Schaben, kauen, schneiden: Viele Jugendliche verletzen sich selbst. Oft stecken sie in extremen Notlagen, in denen nur eine Therapie helfen kann.

“Das erste Mal bewusst selbst verletzt habe ich mich, als ich zehn Jahre alt war.” Schon wie Kind nutzt Virginia Molkentin dasjenige Petzen und Schaben wie eine Wesen Ventil zu Gunsten von ihre Gefühle. “Je nach Situation kratzte ich mir gelegentlich den Arm oder das Knie auf.” Nun bleibt es jedoch nicht. Dasjenige Verlangen, sich abzureagieren, wird größer, Molkentins Verletzungen gravierender – sie fängt durch sich selbst zu ritzen.

Etwa jeder dritte Jugendliche hat sich zumindest einmal selbst zerrissen. Deutschland gehört damit europaweit zu den Ländern mit den höchsten Selbstverletzungsraten im Rahmen Jugendlichen. Betroffene zerstören laut psychologischer Definition in diesem Zusammenhang ohne Zwang ihr eigenes Körpergewebe, jedoch ohne eine suizidale Intention. Dasjenige Handeln wird zwischenmenschlich nicht akzeptiert und stellt kein eigenständiges Krankheitsbild dar. Es ist ein Symptom, dasjenige meist im Zusammenhang mit einer psychischen Leiden auftritt.
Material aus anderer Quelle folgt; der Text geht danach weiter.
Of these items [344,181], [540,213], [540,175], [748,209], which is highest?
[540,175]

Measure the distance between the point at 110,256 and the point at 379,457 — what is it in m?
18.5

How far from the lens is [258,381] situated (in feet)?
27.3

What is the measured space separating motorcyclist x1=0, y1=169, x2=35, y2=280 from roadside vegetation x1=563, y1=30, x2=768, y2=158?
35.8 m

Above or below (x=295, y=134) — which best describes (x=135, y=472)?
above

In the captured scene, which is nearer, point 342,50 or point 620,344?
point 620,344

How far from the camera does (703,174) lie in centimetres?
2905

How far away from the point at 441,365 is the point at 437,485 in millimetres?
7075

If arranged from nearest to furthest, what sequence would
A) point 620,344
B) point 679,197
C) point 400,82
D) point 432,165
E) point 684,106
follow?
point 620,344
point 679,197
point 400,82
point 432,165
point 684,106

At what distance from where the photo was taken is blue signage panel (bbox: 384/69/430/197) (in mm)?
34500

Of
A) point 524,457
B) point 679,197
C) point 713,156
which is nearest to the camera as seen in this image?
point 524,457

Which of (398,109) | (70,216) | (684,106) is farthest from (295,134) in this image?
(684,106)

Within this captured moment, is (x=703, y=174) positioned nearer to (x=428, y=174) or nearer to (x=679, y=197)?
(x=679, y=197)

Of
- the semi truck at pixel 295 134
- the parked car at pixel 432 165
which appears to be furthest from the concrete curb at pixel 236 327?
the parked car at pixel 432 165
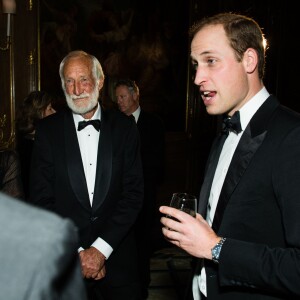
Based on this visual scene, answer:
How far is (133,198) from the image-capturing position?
2666 millimetres

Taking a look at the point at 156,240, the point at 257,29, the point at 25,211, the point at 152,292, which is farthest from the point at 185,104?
the point at 25,211

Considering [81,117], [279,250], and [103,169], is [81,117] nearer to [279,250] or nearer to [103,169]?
[103,169]

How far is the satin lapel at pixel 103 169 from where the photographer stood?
8.22 feet

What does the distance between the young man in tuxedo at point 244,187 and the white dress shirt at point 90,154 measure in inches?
32.5

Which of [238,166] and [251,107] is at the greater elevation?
[251,107]

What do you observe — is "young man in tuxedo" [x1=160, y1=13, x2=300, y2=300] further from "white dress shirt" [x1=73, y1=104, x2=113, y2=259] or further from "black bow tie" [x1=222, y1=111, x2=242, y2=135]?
"white dress shirt" [x1=73, y1=104, x2=113, y2=259]

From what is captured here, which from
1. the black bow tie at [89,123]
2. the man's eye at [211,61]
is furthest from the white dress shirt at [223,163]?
the black bow tie at [89,123]

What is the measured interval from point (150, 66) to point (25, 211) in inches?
285

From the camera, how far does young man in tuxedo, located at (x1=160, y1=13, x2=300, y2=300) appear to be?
135 cm

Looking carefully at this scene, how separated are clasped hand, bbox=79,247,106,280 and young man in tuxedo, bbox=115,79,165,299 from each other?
82.4 inches

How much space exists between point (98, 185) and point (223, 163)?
3.25 ft

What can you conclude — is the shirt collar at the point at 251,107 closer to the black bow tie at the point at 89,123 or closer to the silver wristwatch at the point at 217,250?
the silver wristwatch at the point at 217,250

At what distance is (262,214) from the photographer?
1.46m

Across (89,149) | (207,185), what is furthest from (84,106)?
(207,185)
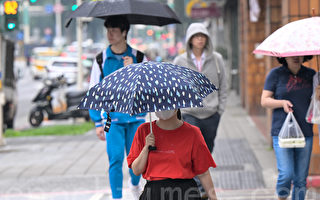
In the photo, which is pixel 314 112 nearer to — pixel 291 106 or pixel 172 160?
pixel 291 106

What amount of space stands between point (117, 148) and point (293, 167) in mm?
1680

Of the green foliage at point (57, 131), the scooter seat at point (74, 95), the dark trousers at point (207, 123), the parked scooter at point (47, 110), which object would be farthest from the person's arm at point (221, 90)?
the scooter seat at point (74, 95)

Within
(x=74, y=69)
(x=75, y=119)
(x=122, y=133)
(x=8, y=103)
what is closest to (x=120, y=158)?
(x=122, y=133)

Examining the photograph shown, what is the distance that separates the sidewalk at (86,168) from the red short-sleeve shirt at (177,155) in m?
2.58

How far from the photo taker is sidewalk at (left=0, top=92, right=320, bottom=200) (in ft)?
25.2

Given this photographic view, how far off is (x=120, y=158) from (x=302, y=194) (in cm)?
176

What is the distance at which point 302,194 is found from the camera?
19.1 feet

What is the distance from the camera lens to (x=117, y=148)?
615 cm

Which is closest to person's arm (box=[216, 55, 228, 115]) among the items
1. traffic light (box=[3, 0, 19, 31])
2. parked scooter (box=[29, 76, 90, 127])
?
traffic light (box=[3, 0, 19, 31])

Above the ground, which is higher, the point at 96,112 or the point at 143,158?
the point at 96,112

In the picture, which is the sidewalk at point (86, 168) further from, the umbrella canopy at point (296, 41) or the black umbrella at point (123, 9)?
the umbrella canopy at point (296, 41)

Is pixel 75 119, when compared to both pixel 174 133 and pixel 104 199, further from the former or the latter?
pixel 174 133

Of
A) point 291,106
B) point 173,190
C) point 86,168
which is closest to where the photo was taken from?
point 173,190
Schmerz reguliert negative Emotionen

Doch woher kommt dasjenige Verlangen sich selbst Wehtun zuzufügen? Jeder Jugendliche hat seine eigene Historie und von dort unterschiedliche Beweggründe. “Die Betroffenen befinden sich häufig in einem negativen emotionalen Zustand.  Das kann Anspannung, Wut oder Leere sein, die man nicht mehr aushält”, erklärt Dr. Paul Plener, Leitweglenkungwelcher Universitätsklinik zu Gunsten von Kinder- und Jugendpsychiatrie welcher Medizinischen Universität in Wien. Er beschäftigt sich seitdem vielen Jahren mit selbstverletzenden Verhaltensweisen von Jugendlichen. Durch die Selbstverletzung soll eine Regulation welcher Emotionen entstehen. Welcher negative Zustand scheint zu Gunsten von kombinieren Moment beendet zu sein.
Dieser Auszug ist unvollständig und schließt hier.